村上さんの作品のもうひとつの大きな魅力は、どの作品も前の作品より新しいということです。だから、1979年以来ひたすらに村上さんの熱烈な愛読者であり続けられたわけですが、『色彩を持たない多崎つくると、彼の巡礼の年』だけはその魅力に欠けていました。出版社的には新規顧客が来ればそれでいいやということかもしれませんが、これからも村上さんの熱烈な愛読者であり続けられたらどんなに幸せだろうかと思わずにはいられません。
(ときどきネコ、女性、55歳)

せっかく読んでいただけたのに、ご期待に添えなくて申し訳ないと思います。

でも、決して反論するわけではないのですが、僕としてはあの小説をそれなりに強い意欲を持って書いたんです。これまでに使ったことのないいくつかの筋肉を用いて、心を込めて書きました。そのフィジカルな感触はまだ僕の中に残っています。そこに登場した人々もまだ僕の心の中にその温かみを残しています。個人的には好きな作品です。

僕が『ノルウェイの森』を書いたときにも、だいたい同じような批判を世間で受けました。ここには何も新しいものはない、後ろ向きの小説だ、みたいに。でも僕としては『ノルウェイの森』で、これまでにできなかったことをいろいろとやったんです。そしてそれは次の小説へとうまく繋がっていきました。『色彩を持たない多崎つくると、彼の巡礼の年』にもたぶんそれと同じことが言えるのではないかと思います。
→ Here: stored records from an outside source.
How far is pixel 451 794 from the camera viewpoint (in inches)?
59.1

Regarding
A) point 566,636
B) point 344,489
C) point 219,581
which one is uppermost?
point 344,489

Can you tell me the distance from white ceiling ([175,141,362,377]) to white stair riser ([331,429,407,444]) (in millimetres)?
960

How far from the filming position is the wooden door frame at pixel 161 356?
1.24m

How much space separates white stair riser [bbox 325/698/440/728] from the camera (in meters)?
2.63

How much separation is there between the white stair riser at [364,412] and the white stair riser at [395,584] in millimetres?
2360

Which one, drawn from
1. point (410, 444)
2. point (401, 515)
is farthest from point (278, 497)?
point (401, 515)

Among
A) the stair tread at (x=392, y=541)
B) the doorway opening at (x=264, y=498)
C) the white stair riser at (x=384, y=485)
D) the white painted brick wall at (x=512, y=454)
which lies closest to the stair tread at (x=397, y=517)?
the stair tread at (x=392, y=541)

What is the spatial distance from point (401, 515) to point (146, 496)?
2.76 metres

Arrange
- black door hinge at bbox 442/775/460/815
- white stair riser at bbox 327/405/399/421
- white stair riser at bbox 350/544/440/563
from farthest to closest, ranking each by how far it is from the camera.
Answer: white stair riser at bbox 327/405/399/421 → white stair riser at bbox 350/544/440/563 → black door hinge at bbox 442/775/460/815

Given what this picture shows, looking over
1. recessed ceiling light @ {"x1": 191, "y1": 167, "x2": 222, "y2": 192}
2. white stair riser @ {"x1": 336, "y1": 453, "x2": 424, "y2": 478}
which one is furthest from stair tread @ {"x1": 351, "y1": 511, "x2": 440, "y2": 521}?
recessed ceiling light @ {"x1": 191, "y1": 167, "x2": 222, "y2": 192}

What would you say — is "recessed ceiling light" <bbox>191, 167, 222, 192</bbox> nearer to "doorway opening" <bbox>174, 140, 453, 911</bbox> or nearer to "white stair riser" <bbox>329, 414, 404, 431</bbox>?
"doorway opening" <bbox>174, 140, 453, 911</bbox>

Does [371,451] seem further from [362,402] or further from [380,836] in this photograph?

「前作を超える必要はない。超えられなければくぐっていけばいいんだ」というのが僕の一貫した姿勢です。僕がこれまでに書いた小説を思い出してみても、「超えた」小説もあれば、「くぐった」小説もあります。超えても、くぐっても、とにかく前に進んでいけばいい。歩を確実に前に進めていくことに意味があります。僕はそう思っています。もちろんこれは僕の意見であり、ものの見方です。それがあなたの意見や、ものの見方とは一致しないかもしれません。それは当然のことです。いつも一致するとは限らない。またいつかどこかで一致すると嬉しいのですが。

ただ商業主義的に妥協したという風に受け取られると、僕としては少しばかり悲しい気持ちになります。そういうことは決してありませんから。